Panda Express Launches Community Investment
By Hira Waheed
2 June 2023
Andrew Cherng was born in 1947 in China while the country was embroiled in a civil war. While his father, Ming-Tsai (no relation to Iron Chef Ming-Tsai), managed to leave the country for a job in Taiwan, Andrew and his mother were trapped due to the communist takeover. Eventually, Andrew’s mother was one of several escapees who hid within the bottom of a boat. Afraid that Andrew’s crying would give away the hiding place, his mother paid a smuggler to extract him and bring him to Hong Kong. It took three separate attempts, but Andrew was finally reunited with his parents.
Immigrants Hard Work
In 1966, he won a scholarship to Baker University in Kansas where he met his now-wife, a fellow immigrant named Peggy.
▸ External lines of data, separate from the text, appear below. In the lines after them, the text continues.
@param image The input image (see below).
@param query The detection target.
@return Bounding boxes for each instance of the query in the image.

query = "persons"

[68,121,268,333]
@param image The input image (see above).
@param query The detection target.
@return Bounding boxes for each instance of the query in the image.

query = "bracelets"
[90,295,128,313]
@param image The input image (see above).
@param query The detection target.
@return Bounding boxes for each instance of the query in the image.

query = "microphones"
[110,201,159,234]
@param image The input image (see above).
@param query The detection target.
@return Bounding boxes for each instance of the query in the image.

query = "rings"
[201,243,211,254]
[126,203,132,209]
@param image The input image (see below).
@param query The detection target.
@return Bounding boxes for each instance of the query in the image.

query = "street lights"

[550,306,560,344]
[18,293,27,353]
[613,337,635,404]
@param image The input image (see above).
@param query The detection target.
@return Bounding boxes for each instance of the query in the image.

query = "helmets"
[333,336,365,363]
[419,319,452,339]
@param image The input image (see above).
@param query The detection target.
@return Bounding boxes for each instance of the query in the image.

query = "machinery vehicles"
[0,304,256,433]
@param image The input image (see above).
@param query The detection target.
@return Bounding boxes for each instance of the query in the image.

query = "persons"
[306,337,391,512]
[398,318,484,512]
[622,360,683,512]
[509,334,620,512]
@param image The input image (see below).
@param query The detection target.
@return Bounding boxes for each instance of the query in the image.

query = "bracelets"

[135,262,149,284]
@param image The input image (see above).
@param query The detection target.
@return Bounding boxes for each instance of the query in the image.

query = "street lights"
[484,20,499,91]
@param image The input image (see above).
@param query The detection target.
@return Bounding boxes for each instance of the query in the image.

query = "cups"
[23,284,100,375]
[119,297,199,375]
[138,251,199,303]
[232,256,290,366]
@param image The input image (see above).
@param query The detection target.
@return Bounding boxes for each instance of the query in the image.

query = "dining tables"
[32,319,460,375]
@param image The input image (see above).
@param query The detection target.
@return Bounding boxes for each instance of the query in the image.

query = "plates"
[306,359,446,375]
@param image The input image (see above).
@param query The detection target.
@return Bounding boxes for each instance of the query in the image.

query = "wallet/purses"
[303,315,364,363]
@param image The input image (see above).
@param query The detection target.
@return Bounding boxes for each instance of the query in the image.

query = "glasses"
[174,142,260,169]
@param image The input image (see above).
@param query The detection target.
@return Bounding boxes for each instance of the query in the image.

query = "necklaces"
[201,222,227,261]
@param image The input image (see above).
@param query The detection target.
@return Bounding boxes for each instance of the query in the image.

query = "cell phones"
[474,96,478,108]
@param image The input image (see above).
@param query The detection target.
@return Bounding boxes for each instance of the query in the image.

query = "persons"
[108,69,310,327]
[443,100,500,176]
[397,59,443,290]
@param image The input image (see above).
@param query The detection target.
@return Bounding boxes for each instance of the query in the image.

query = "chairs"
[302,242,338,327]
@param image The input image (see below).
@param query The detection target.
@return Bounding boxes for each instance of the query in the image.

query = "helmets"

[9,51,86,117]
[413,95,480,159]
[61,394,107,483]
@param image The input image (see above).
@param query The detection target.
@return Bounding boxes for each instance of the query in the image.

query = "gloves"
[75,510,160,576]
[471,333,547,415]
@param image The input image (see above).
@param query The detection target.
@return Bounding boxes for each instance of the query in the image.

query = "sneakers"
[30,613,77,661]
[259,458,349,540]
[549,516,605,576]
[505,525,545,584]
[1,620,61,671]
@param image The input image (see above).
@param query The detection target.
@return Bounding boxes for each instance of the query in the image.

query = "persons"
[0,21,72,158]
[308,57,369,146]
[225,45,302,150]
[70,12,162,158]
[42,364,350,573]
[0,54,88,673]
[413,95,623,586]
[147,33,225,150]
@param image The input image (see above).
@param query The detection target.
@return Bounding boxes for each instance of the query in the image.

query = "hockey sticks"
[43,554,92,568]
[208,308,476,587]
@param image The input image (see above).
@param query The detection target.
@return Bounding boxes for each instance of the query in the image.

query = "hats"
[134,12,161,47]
After both earning their PhDs from the University of Missouri, Andrew and Peggy got married and, in 1983, they founded Panda Express.
Despite being credited with the invention of famed Orange Chicken, Panda Express was not an overnight success.
The first location at the Glendale Galleria mall in Los Angeles eventually spawned over 2,200 locations, including hundreds of stalls in food courts across the country. Today, the couple are billionaires and Panda Express remains the country’s largest family-owned-and-operated fast casual concept.
Now, the nation’s largest Asian American fast food chain is stepping outside of the cafeteria and into the classroom via its philanthropic arm.
Education Funding
In 2021, Panda Express launched a $10 million community investment program to fund AAPI organizations that combat anti-Asian sentiments and strengthen the Asian American community. As part of their initiatives, the fund recently announced a $450,000 grant over three years to bring five PhD fellows to the University of Pennsylvania’s Asian American Studies Program to nurture and grow its efforts.
In a recent press release, the brand stated, “Just as Panda [Express] bridges cultures through American Chinese food every day in their restaurants, the company and founding family believe that education of the past and present is an essential part in changing the narrative around the AAPI community and creating progress in inclusivity and belonging.”
Penn’s ASAM department recently celebrated its 25th anniversary and remains one of only two such programs within the Ivy League. With funding from Panda Express, this will be the first time that post-doctorates will be contributing to the Ivy League’s field of Asian American studies.